(Scene-based spatial questions)
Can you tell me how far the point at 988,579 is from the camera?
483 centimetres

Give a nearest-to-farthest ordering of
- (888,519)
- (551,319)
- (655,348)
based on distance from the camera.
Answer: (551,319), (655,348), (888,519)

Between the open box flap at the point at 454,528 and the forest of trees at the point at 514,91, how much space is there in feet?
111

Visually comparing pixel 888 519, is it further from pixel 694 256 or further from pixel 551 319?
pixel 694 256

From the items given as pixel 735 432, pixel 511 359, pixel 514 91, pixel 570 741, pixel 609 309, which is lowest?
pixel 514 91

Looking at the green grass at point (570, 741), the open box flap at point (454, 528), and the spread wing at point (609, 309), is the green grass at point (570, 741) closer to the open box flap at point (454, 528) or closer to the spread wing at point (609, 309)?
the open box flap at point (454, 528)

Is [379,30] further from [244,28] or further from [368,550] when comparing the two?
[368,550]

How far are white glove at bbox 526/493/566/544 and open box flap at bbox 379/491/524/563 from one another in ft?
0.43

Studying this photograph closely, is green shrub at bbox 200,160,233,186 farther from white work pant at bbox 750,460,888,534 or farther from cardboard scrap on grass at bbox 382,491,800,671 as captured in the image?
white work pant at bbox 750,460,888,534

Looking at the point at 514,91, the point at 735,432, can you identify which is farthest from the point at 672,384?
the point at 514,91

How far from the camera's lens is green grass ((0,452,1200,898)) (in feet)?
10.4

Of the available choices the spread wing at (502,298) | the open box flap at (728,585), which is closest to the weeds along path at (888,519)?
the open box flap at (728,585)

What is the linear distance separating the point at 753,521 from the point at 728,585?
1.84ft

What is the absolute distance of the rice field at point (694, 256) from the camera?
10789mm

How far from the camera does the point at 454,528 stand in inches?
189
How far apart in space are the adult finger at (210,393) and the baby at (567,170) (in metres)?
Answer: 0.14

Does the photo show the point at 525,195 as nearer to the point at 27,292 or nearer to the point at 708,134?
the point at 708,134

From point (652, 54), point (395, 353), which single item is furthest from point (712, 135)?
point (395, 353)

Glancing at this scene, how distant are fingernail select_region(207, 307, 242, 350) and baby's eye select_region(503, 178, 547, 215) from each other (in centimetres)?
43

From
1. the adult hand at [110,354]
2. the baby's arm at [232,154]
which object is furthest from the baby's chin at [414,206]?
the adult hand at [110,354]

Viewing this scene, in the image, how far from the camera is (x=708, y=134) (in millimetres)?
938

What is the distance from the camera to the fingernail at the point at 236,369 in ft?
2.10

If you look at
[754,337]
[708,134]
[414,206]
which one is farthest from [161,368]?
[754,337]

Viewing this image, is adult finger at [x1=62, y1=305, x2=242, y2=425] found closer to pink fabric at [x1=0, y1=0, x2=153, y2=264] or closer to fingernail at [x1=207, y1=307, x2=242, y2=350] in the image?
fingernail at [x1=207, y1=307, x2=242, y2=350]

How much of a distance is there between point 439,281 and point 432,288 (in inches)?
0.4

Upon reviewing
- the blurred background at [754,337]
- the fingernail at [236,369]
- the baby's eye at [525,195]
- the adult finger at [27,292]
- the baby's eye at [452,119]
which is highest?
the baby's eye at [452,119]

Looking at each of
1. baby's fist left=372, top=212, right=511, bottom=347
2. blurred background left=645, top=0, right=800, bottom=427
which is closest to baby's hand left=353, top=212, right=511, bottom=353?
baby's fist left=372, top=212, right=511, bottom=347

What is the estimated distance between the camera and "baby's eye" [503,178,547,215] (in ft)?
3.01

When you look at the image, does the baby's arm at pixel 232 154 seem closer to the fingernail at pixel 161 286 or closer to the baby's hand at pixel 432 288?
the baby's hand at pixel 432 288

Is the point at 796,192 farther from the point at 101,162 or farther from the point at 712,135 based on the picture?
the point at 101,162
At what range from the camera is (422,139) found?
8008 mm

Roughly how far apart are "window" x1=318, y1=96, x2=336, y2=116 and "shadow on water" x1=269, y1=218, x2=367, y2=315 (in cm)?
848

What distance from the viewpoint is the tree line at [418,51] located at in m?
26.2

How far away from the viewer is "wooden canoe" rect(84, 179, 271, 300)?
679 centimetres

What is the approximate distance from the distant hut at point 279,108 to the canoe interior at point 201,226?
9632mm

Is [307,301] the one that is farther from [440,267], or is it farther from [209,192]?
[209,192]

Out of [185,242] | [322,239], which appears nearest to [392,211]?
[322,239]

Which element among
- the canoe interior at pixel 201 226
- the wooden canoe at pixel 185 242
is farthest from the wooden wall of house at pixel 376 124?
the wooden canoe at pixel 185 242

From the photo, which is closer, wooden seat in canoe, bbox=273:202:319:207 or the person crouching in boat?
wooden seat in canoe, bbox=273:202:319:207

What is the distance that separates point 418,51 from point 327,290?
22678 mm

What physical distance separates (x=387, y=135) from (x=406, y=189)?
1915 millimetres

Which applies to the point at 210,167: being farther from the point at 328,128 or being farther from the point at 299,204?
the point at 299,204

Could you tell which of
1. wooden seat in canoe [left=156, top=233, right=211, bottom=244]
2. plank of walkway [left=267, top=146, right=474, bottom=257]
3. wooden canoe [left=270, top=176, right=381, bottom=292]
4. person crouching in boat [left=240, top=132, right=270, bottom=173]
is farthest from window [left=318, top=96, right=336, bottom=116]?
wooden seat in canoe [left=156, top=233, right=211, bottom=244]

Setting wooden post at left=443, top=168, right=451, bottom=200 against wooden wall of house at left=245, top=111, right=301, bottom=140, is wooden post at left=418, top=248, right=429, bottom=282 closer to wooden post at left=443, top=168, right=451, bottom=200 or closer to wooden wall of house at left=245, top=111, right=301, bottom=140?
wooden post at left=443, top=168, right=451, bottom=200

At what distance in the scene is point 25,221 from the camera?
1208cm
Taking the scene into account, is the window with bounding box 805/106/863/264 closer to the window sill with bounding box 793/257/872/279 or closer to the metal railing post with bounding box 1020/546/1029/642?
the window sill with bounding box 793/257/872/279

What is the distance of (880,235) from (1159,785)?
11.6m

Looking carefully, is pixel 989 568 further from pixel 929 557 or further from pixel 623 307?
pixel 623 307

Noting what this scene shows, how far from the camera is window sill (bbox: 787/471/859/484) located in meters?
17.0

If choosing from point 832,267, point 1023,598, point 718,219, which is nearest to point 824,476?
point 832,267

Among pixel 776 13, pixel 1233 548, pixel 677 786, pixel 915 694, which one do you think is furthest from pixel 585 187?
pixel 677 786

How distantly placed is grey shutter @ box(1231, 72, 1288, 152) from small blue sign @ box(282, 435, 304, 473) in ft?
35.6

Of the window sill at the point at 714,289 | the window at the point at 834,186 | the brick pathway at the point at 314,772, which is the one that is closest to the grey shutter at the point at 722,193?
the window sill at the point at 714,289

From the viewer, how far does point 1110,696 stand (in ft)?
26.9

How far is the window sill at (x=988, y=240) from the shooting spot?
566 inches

▶ _REQUIREMENT_
Lines from the one containing "What is the distance of" through the final line are to be given again verbatim, with nothing before or after.

▶ _EXERCISE RESULT_
What is the distance of (880,235) from (1159,785)?
11.6m

Looking carefully, is pixel 989 568 further from pixel 929 557 or further from pixel 623 307?
pixel 623 307

Noting what this scene shows, how far from the camera is window sill (bbox: 787/471/859/484) located in meters?
17.0

If choosing from point 832,267, point 1023,598, point 718,219, which is nearest to point 824,476?
point 832,267

Among pixel 776 13, pixel 1233 548, pixel 677 786, pixel 915 694, which one do you think is furthest from pixel 585 187?
pixel 677 786

How distantly placed is grey shutter @ box(1231, 72, 1288, 152) from small blue sign @ box(282, 435, 304, 473) in ft?
35.6

Of the window sill at the point at 714,289 | the window at the point at 834,186 | the brick pathway at the point at 314,772, which is the one that is closest to the grey shutter at the point at 722,193?
the window sill at the point at 714,289

From the viewer, how far does point 1110,696 stand (in ft)?
26.9

How far is the window sill at (x=988, y=240) from the shooting spot?
566 inches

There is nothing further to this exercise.